Dyarvikim: northern trolls who live in the highlands and lowland hill-forts, generally the most numerous and (after the Getterim) technologically advanced of the stone-trolls. They are increasingly traders, traveling long distances, living in small groups, and bartering their labor and knowledge for food, supplies, winter protection, and (even more) knowledge.
Getterim: southern trolls who live in the Get valley and the big cities of Bet Aybar. They have a love of jewelry, fancy armour and weapons, and take pride in their skill in husbandry, agriculture, warfare, and construction.
Technological: Generally increasing tech with domestication of animals, riding horses (for trollspawn; though troll-spawn horses are common, being stronger, larger, and easier to tame and control), pottery, architecture, and metallurgy.

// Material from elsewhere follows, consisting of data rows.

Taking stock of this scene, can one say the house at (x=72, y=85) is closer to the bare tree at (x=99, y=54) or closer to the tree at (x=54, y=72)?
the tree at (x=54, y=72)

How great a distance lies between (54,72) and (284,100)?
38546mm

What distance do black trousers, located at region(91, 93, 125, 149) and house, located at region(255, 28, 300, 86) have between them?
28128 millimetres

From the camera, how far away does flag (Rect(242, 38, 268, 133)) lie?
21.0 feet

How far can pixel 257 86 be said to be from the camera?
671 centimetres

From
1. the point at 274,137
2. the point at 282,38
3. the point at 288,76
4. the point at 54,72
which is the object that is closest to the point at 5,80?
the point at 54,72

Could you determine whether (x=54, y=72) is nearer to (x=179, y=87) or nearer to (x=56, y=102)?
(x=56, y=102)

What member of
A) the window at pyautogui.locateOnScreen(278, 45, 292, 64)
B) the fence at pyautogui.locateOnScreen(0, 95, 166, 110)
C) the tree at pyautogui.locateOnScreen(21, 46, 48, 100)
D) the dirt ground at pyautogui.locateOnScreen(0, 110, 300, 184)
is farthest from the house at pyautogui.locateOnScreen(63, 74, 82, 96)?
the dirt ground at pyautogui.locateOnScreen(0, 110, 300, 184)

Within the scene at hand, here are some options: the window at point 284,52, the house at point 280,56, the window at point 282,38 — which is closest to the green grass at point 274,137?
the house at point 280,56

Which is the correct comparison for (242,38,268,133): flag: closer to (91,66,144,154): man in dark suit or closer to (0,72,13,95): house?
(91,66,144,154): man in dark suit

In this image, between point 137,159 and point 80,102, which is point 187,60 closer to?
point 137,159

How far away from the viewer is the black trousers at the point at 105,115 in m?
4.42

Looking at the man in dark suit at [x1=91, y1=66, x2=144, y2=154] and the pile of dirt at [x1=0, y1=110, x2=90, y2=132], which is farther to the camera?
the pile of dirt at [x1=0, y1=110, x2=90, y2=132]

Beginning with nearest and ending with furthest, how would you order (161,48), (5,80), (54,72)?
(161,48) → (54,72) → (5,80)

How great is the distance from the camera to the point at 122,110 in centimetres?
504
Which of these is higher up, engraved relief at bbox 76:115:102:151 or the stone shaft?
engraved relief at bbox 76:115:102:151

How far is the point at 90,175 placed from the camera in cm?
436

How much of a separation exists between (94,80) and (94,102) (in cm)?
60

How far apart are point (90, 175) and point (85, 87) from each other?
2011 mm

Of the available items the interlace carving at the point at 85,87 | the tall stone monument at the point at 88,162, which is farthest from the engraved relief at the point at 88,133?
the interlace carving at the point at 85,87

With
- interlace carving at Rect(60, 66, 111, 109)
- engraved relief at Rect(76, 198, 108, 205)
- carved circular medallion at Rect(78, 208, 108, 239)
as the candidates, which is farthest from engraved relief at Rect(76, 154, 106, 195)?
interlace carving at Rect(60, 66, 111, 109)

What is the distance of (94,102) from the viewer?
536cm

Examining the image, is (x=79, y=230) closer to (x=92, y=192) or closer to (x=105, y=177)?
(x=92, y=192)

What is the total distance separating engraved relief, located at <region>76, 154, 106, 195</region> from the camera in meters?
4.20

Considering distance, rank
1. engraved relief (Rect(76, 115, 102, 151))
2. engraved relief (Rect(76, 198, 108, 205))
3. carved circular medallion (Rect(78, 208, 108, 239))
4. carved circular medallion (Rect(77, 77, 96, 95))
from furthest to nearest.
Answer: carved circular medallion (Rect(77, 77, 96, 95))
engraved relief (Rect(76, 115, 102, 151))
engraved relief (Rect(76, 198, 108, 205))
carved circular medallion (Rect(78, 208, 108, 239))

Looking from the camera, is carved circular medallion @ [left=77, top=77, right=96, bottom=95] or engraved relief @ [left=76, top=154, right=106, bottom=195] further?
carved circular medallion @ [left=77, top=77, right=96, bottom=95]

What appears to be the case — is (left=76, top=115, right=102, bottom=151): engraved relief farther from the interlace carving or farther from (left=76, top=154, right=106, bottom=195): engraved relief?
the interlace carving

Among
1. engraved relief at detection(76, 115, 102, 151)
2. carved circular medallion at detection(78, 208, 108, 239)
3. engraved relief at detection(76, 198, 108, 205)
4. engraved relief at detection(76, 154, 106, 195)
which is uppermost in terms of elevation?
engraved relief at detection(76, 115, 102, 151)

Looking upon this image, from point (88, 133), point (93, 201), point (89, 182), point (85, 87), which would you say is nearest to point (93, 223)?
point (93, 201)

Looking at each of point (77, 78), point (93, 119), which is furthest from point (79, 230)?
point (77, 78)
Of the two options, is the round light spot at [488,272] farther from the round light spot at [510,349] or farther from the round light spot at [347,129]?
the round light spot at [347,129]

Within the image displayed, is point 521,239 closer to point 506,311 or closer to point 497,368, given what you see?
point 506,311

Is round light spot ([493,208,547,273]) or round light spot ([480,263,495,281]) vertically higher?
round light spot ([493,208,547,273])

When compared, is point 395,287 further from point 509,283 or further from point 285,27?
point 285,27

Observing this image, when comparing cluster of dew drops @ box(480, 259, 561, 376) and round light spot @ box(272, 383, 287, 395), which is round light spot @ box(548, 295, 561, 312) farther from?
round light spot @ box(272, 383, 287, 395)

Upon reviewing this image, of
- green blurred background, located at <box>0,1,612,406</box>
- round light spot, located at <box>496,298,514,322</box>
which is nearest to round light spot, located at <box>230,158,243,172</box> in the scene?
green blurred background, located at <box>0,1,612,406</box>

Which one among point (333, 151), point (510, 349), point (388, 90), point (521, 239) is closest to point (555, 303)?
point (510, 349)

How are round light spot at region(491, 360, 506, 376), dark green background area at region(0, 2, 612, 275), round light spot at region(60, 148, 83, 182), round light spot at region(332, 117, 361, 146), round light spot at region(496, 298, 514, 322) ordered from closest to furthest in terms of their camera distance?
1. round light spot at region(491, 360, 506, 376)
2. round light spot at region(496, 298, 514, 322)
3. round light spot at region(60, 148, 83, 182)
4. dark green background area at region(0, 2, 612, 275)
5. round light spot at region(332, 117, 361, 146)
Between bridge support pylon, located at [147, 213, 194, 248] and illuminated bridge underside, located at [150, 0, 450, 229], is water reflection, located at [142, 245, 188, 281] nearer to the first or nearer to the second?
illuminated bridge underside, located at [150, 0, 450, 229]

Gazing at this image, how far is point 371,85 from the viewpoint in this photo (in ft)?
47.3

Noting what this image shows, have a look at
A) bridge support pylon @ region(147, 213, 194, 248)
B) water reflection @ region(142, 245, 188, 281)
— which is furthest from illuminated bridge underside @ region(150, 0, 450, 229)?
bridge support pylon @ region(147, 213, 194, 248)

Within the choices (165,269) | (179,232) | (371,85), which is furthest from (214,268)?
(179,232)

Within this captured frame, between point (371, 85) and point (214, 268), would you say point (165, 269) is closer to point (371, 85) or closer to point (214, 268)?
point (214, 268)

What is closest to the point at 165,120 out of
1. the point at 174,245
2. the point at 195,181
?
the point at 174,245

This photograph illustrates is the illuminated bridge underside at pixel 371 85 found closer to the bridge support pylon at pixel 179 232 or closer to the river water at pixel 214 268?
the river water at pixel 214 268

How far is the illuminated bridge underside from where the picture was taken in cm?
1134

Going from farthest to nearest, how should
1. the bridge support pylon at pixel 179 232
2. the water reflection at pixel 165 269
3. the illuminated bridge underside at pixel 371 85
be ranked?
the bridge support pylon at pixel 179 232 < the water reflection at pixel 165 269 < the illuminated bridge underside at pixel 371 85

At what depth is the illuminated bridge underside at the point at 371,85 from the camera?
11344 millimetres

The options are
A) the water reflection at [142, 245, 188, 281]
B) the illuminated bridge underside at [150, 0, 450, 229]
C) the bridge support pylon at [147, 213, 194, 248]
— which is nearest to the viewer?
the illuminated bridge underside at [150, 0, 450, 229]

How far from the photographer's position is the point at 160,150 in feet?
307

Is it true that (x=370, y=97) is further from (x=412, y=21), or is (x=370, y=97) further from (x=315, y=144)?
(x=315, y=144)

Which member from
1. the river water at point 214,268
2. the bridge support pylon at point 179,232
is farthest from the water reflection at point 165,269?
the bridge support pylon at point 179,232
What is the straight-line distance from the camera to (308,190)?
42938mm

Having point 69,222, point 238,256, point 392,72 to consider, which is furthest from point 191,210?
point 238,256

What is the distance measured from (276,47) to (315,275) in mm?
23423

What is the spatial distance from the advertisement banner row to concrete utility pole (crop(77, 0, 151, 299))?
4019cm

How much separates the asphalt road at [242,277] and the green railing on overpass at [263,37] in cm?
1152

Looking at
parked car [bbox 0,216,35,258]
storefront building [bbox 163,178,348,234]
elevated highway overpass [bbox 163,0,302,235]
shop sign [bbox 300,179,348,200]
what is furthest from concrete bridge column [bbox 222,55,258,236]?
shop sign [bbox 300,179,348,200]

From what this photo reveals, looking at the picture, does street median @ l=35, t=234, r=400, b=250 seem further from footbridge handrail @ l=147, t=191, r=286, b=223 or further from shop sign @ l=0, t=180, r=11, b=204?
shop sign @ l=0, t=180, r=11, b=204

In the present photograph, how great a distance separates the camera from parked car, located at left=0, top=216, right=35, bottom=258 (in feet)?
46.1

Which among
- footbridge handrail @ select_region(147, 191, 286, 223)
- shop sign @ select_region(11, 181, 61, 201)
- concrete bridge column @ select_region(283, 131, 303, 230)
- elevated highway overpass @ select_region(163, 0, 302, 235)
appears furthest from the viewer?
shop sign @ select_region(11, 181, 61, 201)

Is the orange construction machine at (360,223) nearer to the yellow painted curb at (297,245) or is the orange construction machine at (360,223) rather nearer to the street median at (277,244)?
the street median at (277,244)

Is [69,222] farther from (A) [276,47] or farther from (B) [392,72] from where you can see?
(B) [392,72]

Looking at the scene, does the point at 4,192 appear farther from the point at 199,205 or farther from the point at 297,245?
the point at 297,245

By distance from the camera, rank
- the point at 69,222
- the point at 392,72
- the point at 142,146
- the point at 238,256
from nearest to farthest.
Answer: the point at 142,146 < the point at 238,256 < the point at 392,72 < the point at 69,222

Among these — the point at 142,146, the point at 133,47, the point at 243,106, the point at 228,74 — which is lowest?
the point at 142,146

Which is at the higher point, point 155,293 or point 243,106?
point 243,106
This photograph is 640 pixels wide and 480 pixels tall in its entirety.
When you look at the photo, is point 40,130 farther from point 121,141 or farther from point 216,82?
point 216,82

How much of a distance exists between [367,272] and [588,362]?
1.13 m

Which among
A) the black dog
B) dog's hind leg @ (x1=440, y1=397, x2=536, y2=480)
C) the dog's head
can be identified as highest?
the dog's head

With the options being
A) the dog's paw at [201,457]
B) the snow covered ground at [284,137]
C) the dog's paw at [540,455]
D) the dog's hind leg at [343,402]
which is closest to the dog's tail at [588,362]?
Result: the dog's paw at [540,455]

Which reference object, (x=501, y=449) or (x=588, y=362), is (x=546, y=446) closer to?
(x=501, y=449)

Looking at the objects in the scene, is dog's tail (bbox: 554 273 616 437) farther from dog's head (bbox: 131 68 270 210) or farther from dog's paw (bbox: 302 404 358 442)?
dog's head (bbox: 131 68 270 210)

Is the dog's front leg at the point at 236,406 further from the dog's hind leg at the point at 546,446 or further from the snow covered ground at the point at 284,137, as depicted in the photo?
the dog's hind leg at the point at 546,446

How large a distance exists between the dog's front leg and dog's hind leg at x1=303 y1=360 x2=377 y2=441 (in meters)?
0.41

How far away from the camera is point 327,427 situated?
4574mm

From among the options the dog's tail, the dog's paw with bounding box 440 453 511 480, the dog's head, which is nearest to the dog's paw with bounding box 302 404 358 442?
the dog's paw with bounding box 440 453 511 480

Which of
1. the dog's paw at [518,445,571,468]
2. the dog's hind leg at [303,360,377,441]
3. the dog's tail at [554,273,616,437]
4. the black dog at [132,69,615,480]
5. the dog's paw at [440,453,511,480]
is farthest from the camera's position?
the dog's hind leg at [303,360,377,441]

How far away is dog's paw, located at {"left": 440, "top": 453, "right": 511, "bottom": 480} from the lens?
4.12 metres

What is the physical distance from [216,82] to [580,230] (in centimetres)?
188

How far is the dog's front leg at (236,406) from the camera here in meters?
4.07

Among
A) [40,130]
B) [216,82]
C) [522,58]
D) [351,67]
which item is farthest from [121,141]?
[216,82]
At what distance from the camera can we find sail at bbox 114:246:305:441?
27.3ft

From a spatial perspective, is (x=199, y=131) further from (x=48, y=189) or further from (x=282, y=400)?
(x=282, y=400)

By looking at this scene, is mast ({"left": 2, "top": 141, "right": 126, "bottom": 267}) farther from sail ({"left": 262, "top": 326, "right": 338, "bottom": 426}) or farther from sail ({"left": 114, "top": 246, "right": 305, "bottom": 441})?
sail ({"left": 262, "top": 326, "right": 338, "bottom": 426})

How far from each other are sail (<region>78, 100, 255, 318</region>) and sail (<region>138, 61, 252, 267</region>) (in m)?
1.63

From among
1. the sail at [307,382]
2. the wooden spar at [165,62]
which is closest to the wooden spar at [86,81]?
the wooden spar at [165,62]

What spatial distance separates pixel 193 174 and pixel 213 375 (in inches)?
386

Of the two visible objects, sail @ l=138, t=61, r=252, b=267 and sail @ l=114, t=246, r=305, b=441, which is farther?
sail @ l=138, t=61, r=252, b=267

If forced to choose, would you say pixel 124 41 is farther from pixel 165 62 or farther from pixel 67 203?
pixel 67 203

Military: Getterim trolls begin to use armour and metal weapons in battle. Troll-spawn now provide the majority of the cavalry of Bet Aybar, and they have started to serve in the Imperial legions, developing new forms of miltary organization and mass combat techniques.
In the north, dyarvikim have begun to construct massive defensive fortifications and hill-forts or earth, wood and stone to protect themselves, especially on the lowlands.
The Five Stones has developed the “Stoneguard”, massive trolls who spend their lives training for combat to enforce the will of the Most High Chieftain Thunderspeaker.
Government:
Thunderspeaker consolidates control in the Five Stones, and exiles the suga rebels, lead by Winterpine, to the north.
In the south, the getterim support Bet Aybar's rise to power and the expansion of a human state that worships the stone-troll Gods.